US500USD

Look out bulls September is the worst month for returns

Chris Weston
Head of Research
31 Aug 2021
With month-end behind us, we close out August with the S&P500 +2.9% - its 7th consecutive monthly gain and the 3rd with returns over 2%.

This run of form perhaps overshadowed by the ASX200 which has closed higher for an 11th straight month.

We head into September with an air of cautious optimism – no one would be shocked to see the start of a 5% to 10% pullback and everyone is asking the question, but few are positioned for it. One questions if the market could even talk itself into it. Seasonality is one of those mystical forces people talk about from time to time. For me, it’s something to consider as part of a framework (but not in isolation), especially where in the past 15 years September is the worst month of any month for US stock market returns.

S&P 500 returns over 10 years

31_08_2021_D1.png

We can go back to the late 1920s and look at average returns per week and see that the second half of September has two of the three worst weeks (on average).

With global data rolling over and the much-anticipated August US payrolls and September FOMC meeting coming up (23 Sept) – anything is possible and if seasonality is our guide, then it will pay to stay nimble. As always, be open-minded to direction, follow the tape and look for the signs that increase probability or a quick-fire drawdown.

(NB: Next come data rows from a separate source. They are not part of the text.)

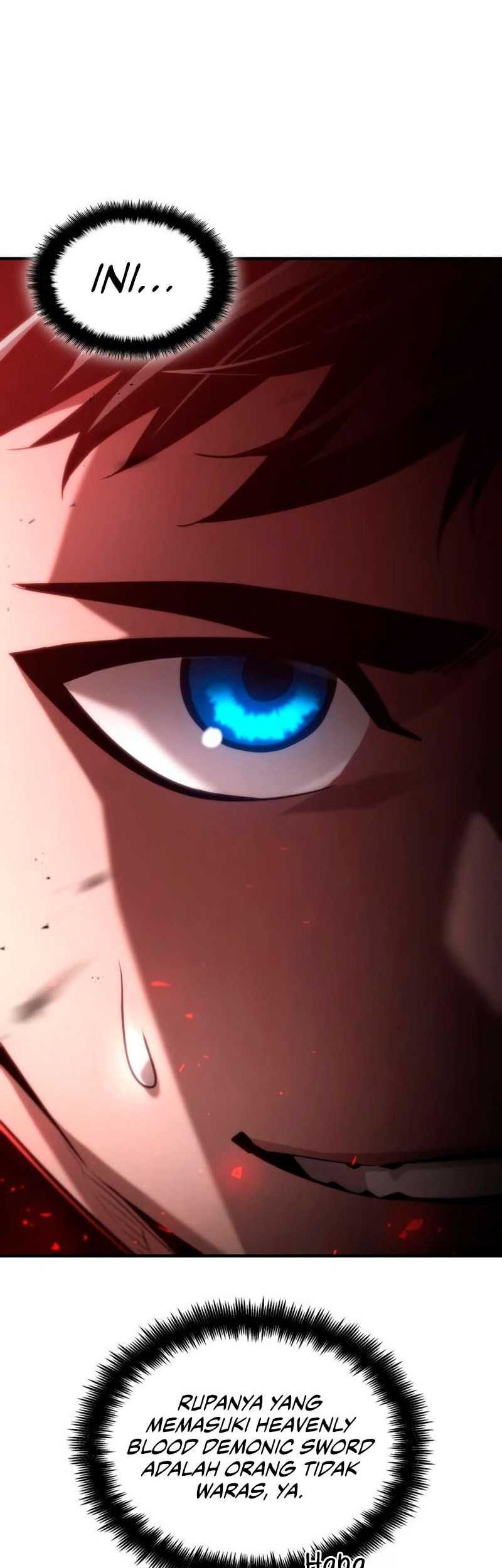 Boundless Necromancer Chapter 68 - halaman 31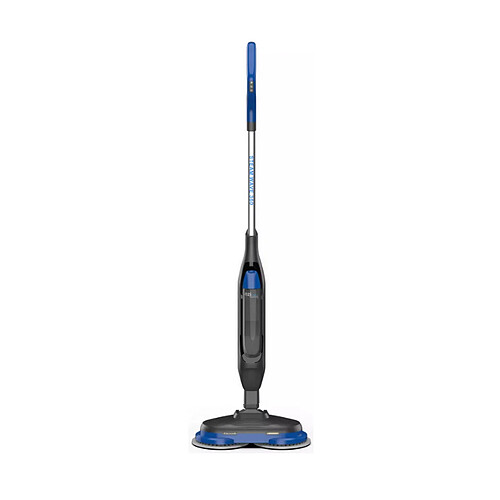 E.Ziclean Cireuse EZICLEAN STEAMWAVE360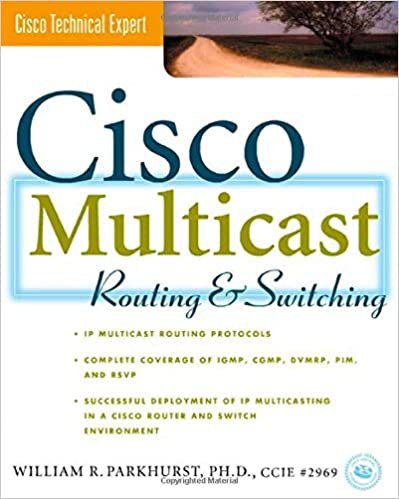 Cisco Multicast Routing & Switching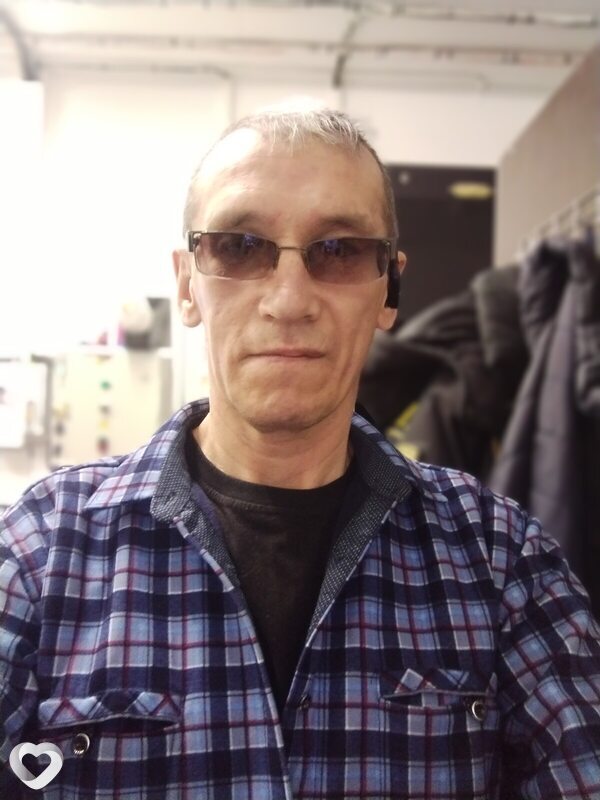 Ильгам, 48, Екатеринбурге — анкета №1342829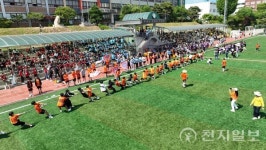 [프로의 길, 특성화고 탐방③] 공업 특성화고 리더, 수원공고…높은 취업률 자랑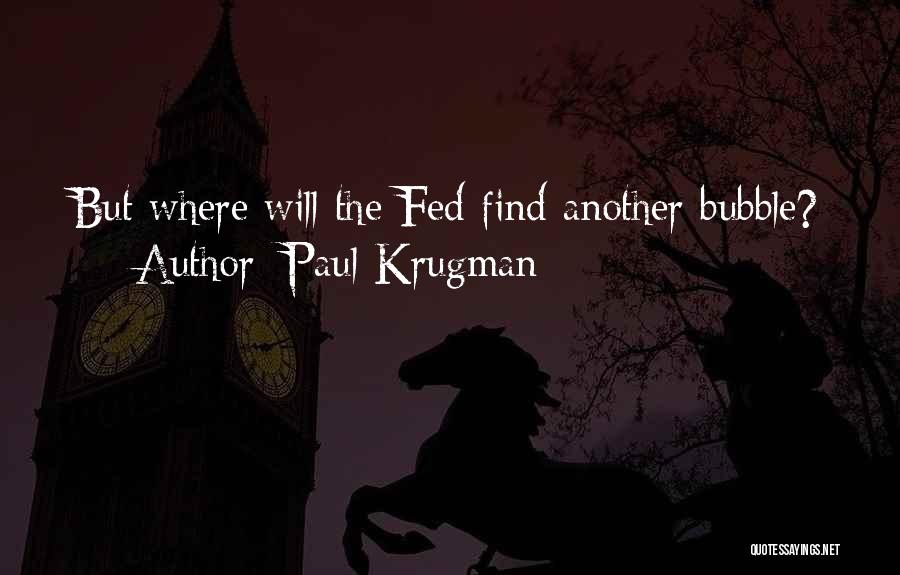 Paul Krugman Quotes 335194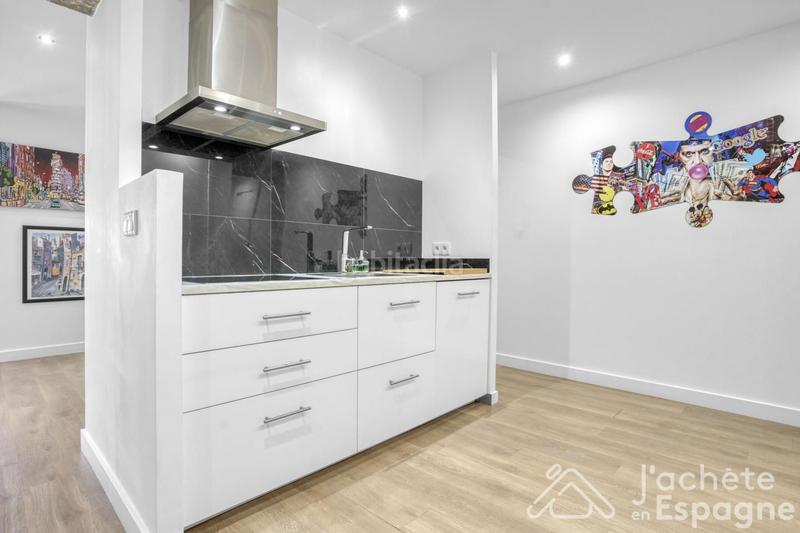 Foto 60bf400d-f9c2-42b4-86b5-1adb0d381e33. Appartement avec chauffage dans Las Islas Sagunt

Watch the S&P 500 for its influence on broad markets

Like many, I look at the S&P500 closely. Not always to trade the index, and at Pepperstone we tend to see more activity in the NAS100 and US30 than the US500 – But aside from being the world’s institutional equity benchmark, the S&P500 guides the Fed, and it is one of the main tools they watch to see if the market agrees with their policy mix. It's clear that the Fed will taper its asset purchase program later this year (my guess in November) and should the S&P500 crater they’ll tell us they plan to increase it again. If the market plods higher and the VIX stay sub-20% and credit spreads don’t widen, then they’ll soldier on – tapering isn’t tightening but it does increase the vulnerabilities.

Moves in the S&P 500 also matters because if equity volatility picks up then it will spill over into higher vol in the FX markets too.

01_09_2021_D2.png

(Source: Tradingview)

The 50-day MA seems important – it has guided the market higher and been the ‘buy the dip’ level throughout 2021, and there is strong uptrend support here too – until this goes and vol spikes then the trend is one’s friend. In fact, the bullish development we saw on Friday was that price broke and close above the rising uptrend resistance. Granted, we’ve seen indecision on the day, in what was a messy tape, but the former trend has been confirmed as support.

Breadth has been mixed, as one would imagine when the index closed -0.1% and cash volumes have been 13% above the 30-day average, so some clear month-end flow going through.

Assessing the warning signs

There is very little at this stage flashing code red – the recent trend since mid-August has been for consumer names to outperform staples. Small caps are outperforming large, higher beta stocks are working vs low volatility names and cyclical's are not giving any glaring reason to be concerned despite the US and global data flow coming in consistently below estimates.

Ratio analysis – warning signs

01_09_2021_D3.png

(Source: Bloomberg)

The NYSE put/call ratio sits at 0.66, which is in line with the 1-year average. 30-day implied volatility (VIX) in the S&P500 trades at 16.48%, near 52-week lows and 30-day realised volatility is eyeing new lows at 8.26% - why buy volatility when it's realising so low! Correlations are towards the 15th percentile of the 12-month range – great for active stock pickers.

We also see that after a positive trend through April to mid-August the CHF and JPY (trade-weighted) have rolled over a touch recently and there are reasons to own these unless there is a risk-off vibe.

All these factors tell me the same thing effectively. That being that the market is not positioned for a 5% correction to come anytime soon. Investors want to be in equity, but they head into quality (cash flow, solid balance sheets and high ROE).

Perhaps seasonality will kick in – but the S& P500 is one market to watch closely and a break of the 50-day MA could be key across asset class.